*** Opening DATA IN THIS EXERCISE ***

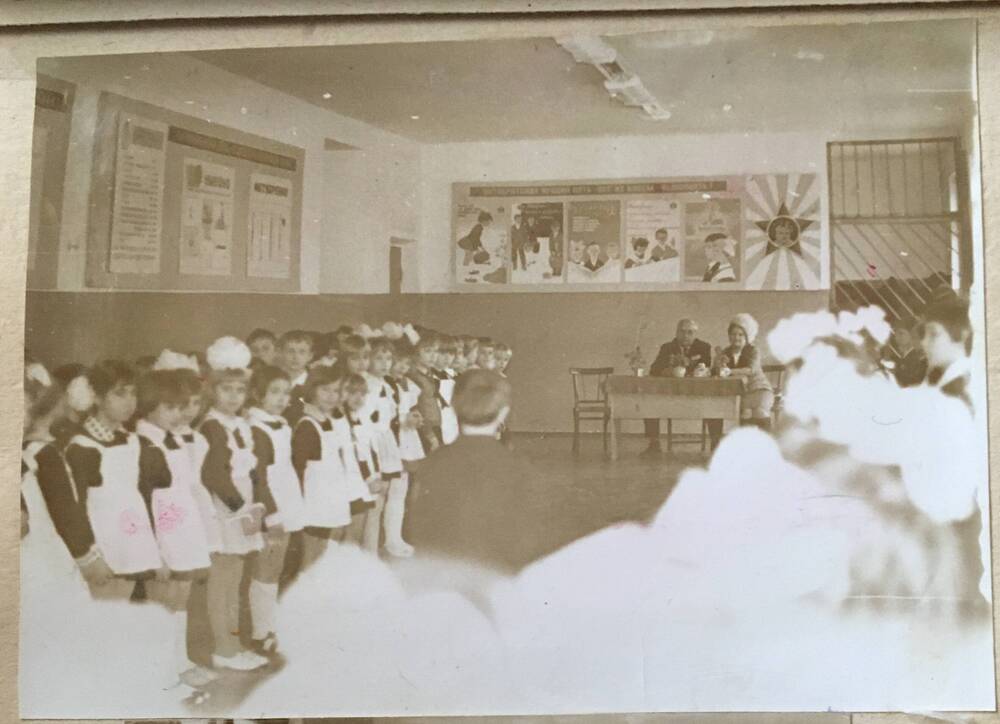 Фото черно-белое, горизонтальное. На снимке  в помещении  коридора школы  слева  и справа стоят школьники.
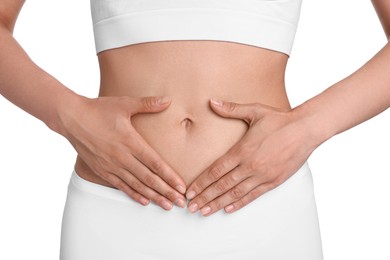 Photo of Healthy digestion. Woman making heart shape with hands near her belly on white background, closeup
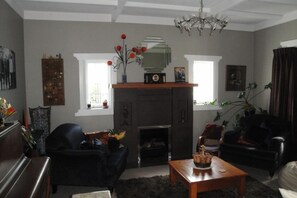 Formal lounge, gas fire, piano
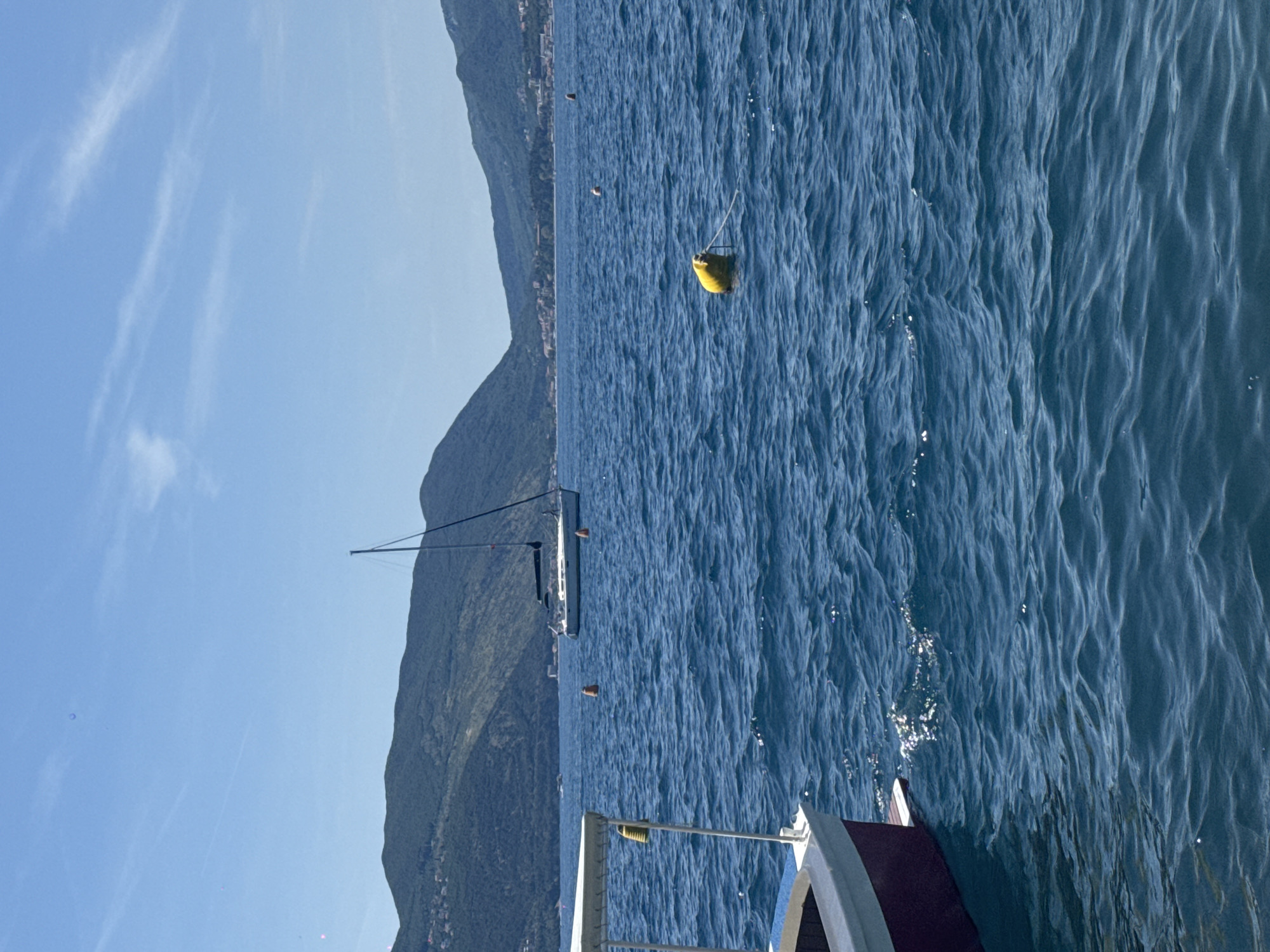 The image depicts a serene maritime scene under a clear blue sky, likely during daytime, at an Unknown location. In the foreground, the bow section of a small boat is visible on the left, featuring a maroon hull with a white trim and a white canopy structure. A small, golden bell-like object hangs from the canopy's interior. The deep blue water in front of the boat shows gentle ripples with scattered sunlight reflections.
In the midground, the expansive body of water contains several objects. A prominent yellow cylindrical buoy, secured by a white rope, floats slightly right of center. Further back and to the left, an orange cylindrical buoy is visible. Another smaller orange buoy floats even further back towards the right. A white sailboat, with its mast erect and rigging visible but sails furled, is anchored or adrift in the water towards the left of the frame.
The background is dominated by a continuous range of lush, green, tree-covered mountains stretching across the horizon. Along the base of these mountains, particularly on the right side, small clusters of buildings indicative of a coastal settlement are discernible. The sky above is a bright, clear blue, with minimal, faint wispy white clouds, primarily in the upper right quadrant. No individuals are present in the frame.
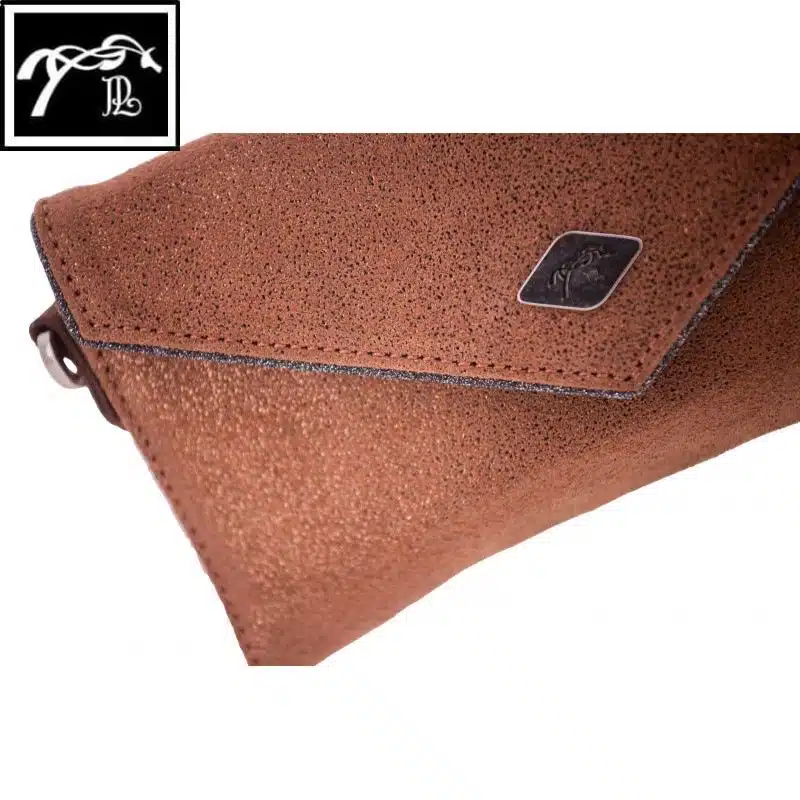 Détail du cuir pailleté et du liseré brillant de la Pochette Pénélope Cognac Glitter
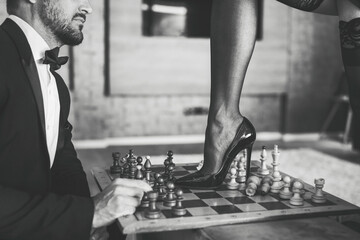 Sexy woman leg in stockings and high heels steps into chess board black and white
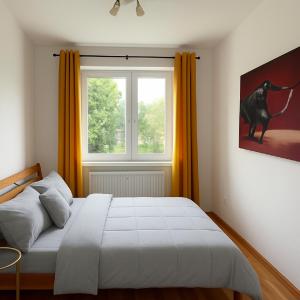 a bedroom with a bed and a window at 3BR near Center with Parking in Bratislava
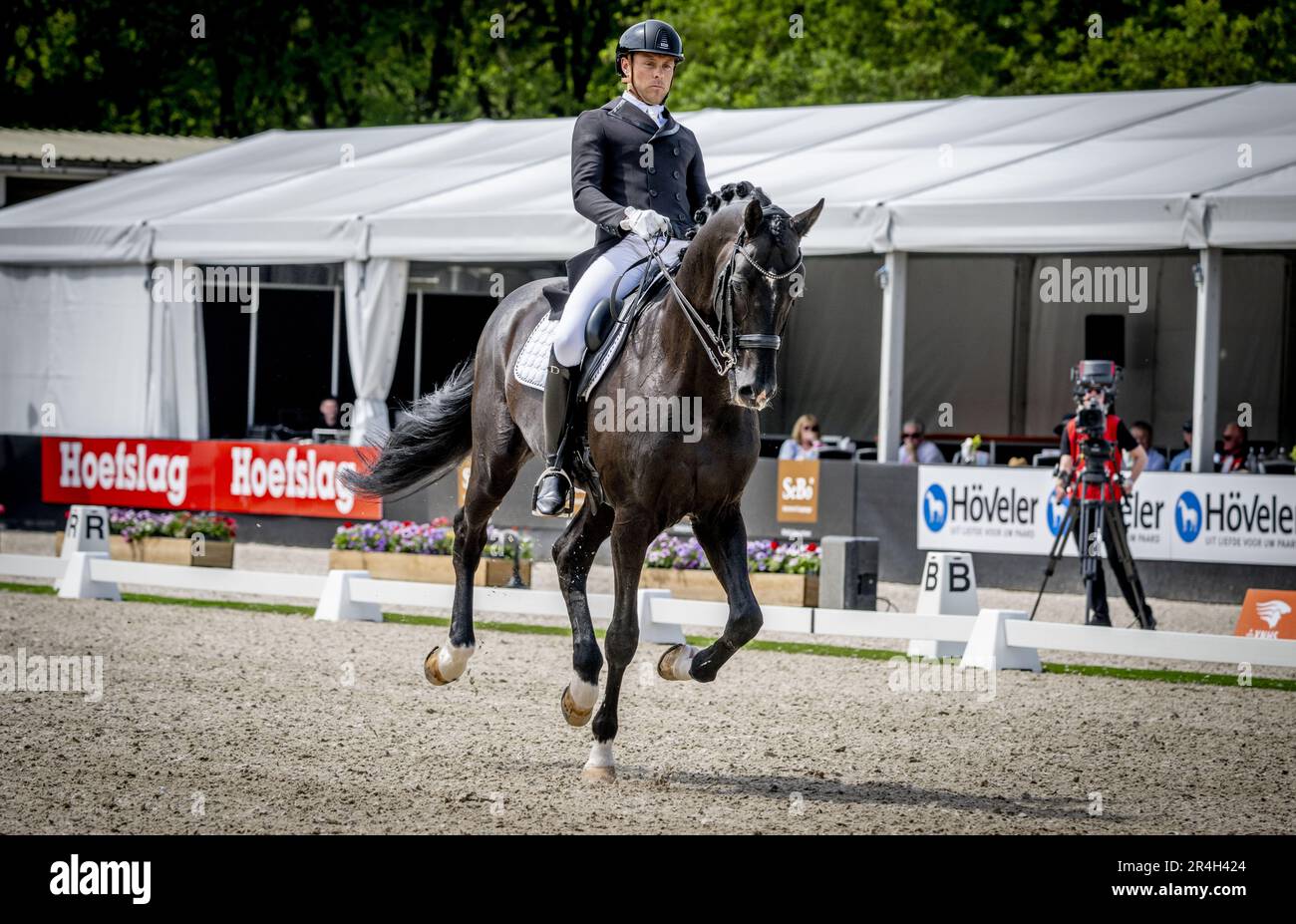 ERMELO - Laurens van Lieren with Dutch Design in action during the final of the Heavy Tour Freestyle at the NK Dressage. ANP ROBIN UTRECHT netherlands out - belgium out Stock Photo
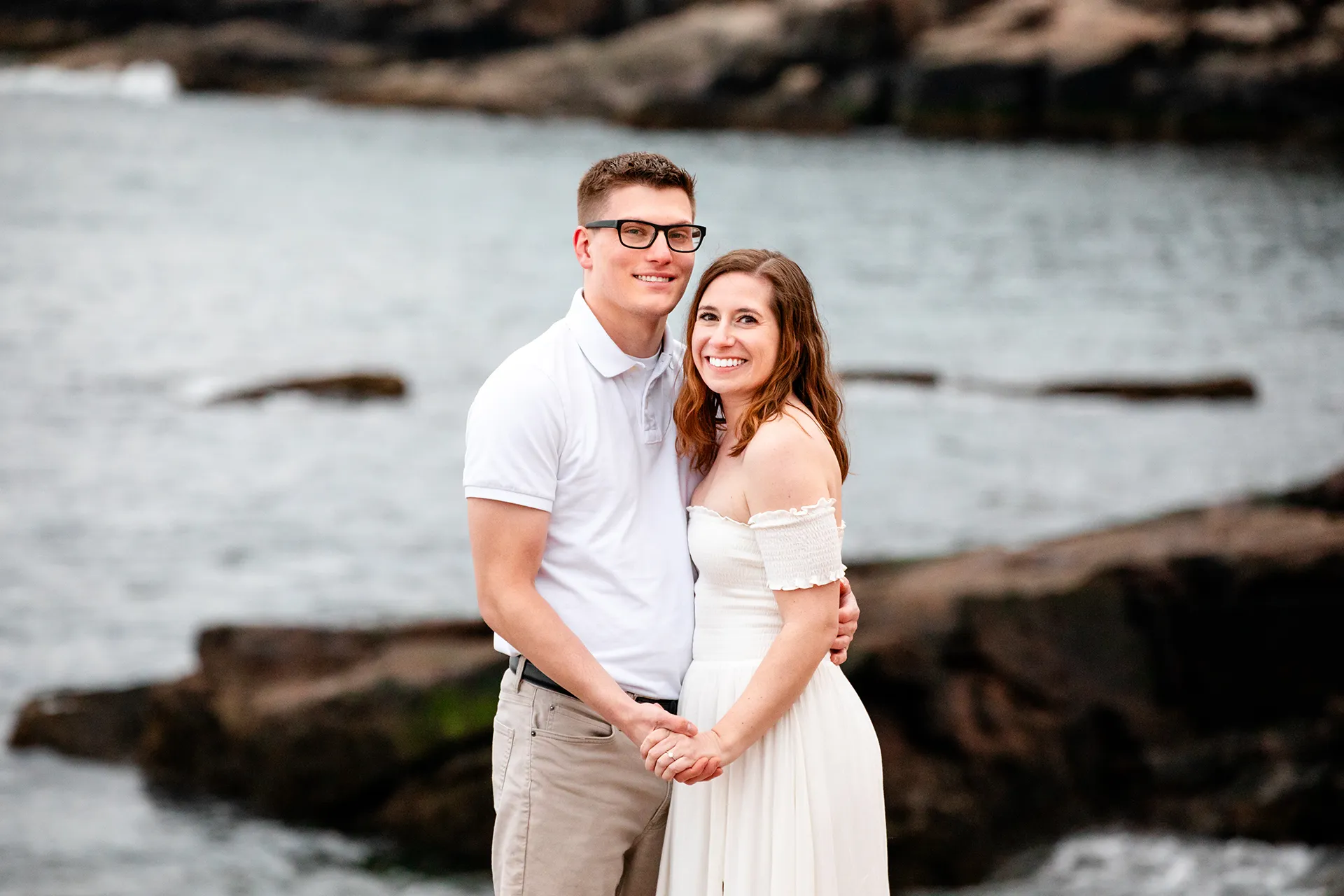 maine engagement photography chelsea mike 20 An engaged couple smile and pose during an engagement session near Otter Cliff in Acadia National Park, Maine.
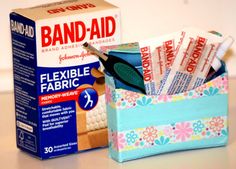 a box of bandages sitting on top of a table next to a package of fabric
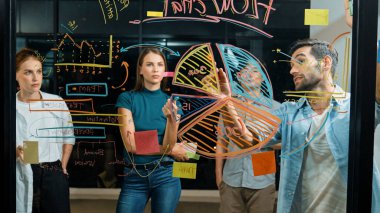 Yetenekli erkek lider, istatistik grafiğini uzman yatırımcılara açıklıyor. Akıllı iş adamı sunar, finans planlarını gece ofisindeki cam duvardaki yatırımcılara gösterir. İş konsepti. İzleme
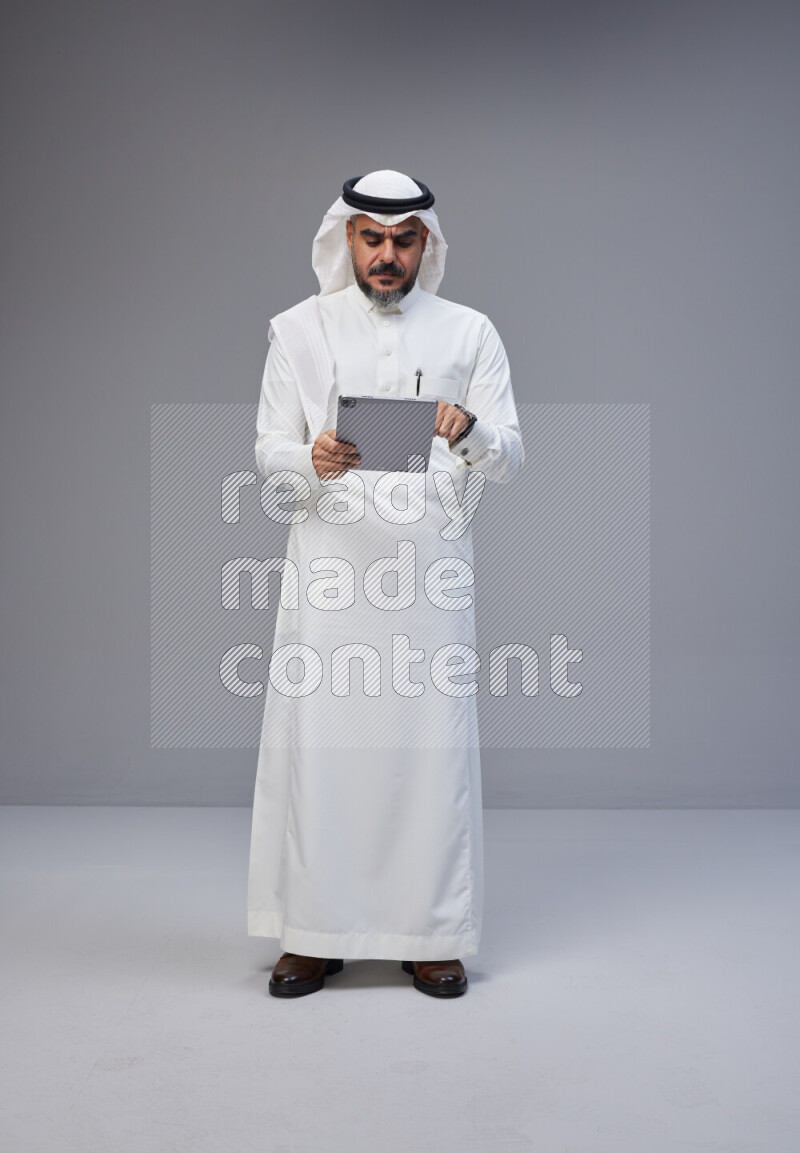 Saudi man Wearing Thob and white Shomag standing working on tablet on Gray background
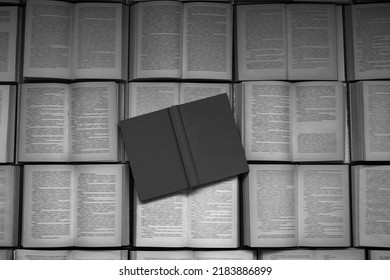 Background  Of Old Text Books Laying On A Table. For Overlaying With Text Or Place A Digital Product Mockup In The Foreground Of Cover. Mock Of Empty Grey Hardcover Book. Blurred Text In Opened Books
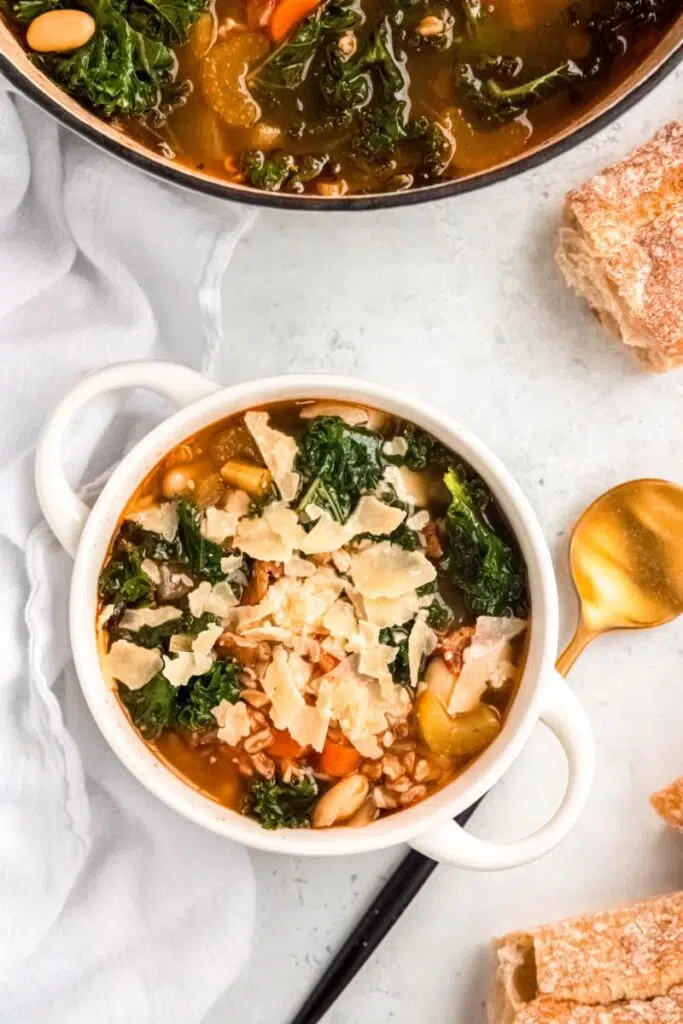 A bowl of Tuscan white bean and farro soup topped with shaved parmesan and kale.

*** Closing DATA IN THIS EXERCISE ***

→ **DESCRIPTION OF THE TASK**:
Would you return all of the entries unchanged while omitting the images?

→ **SOLUTION TO THIS TASK**:
 Фото черно-белое, горизонтальное. На снимке  в помещении  коридора школы  слева  и справа стоят школьники.
 Photo of Healthy digestion. Woman making heart shape with hands near her belly on white background, closeup
 Formal lounge, gas fire, piano
 The image depicts a serene maritime scene under a clear blue sky, likely during daytime, at an Unknown location. In the foreground, the bow section of a small boat is visible on the left, featuring a maroon hull with a white trim and a white canopy structure. A small, golden bell-like object hangs from the canopy's interior. The deep blue water in front of the boat shows gentle ripples with scattered sunlight reflections.
In the midground, the expansive body of water contains several objects. A prominent yellow cylindrical buoy, secured by a white rope, floats slightly right of center. Further back and to the left, an orange cylindrical buoy is visible. Another smaller orange buoy floats even further back towards the right. A white sailboat, with its mast erect and rigging visible but sails furled, is anchored or adrift in the water towards the left of the frame.
The background is dominated by a continuous range of lush, green, tree-covered mountains stretching across the horizon. Along the base of these mountains, particularly on the right side, small clusters of buildings indicative of a coastal settlement are discernible. The sky above is a bright, clear blue, with minimal, faint wispy white clouds, primarily in the upper right quadrant. No individuals are present in the frame.
 Détail du cuir pailleté et du liseré brillant de la Pochette Pénélope Cognac Glitter
 Sexy woman leg in stockings and high heels steps into chess board black and white
 a bedroom with a bed and a window at 3BR near Center with Parking in Bratislava
 ERMELO - Laurens van Lieren with Dutch Design in action during the final of the Heavy Tour Freestyle at the NK Dressage. ANP ROBIN UTRECHT netherlands out - belgium out Stock Photo
 maine engagement photography chelsea mike 20 An engaged couple smile and pose during an engagement session near Otter Cliff in Acadia National Park, Maine.
 a box of bandages sitting on top of a table next to a package of fabric
 Yetenekli erkek lider, istatistik grafiğini uzman yatırımcılara açıklıyor. Akıllı iş adamı sunar, finans planlarını gece ofisindeki cam duvardaki yatırımcılara gösterir. İş konsepti. İzleme
 Saudi man Wearing Thob and white Shomag standing working on tablet on Gray background
 Background  Of Old Text Books Laying On A Table. For Overlaying With Text Or Place A Digital Product Mockup In The Foreground Of Cover. Mock Of Empty Grey Hardcover Book. Blurred Text In Opened Books
 A bowl of Tuscan white bean and farro soup topped with shaved parmesan and kale.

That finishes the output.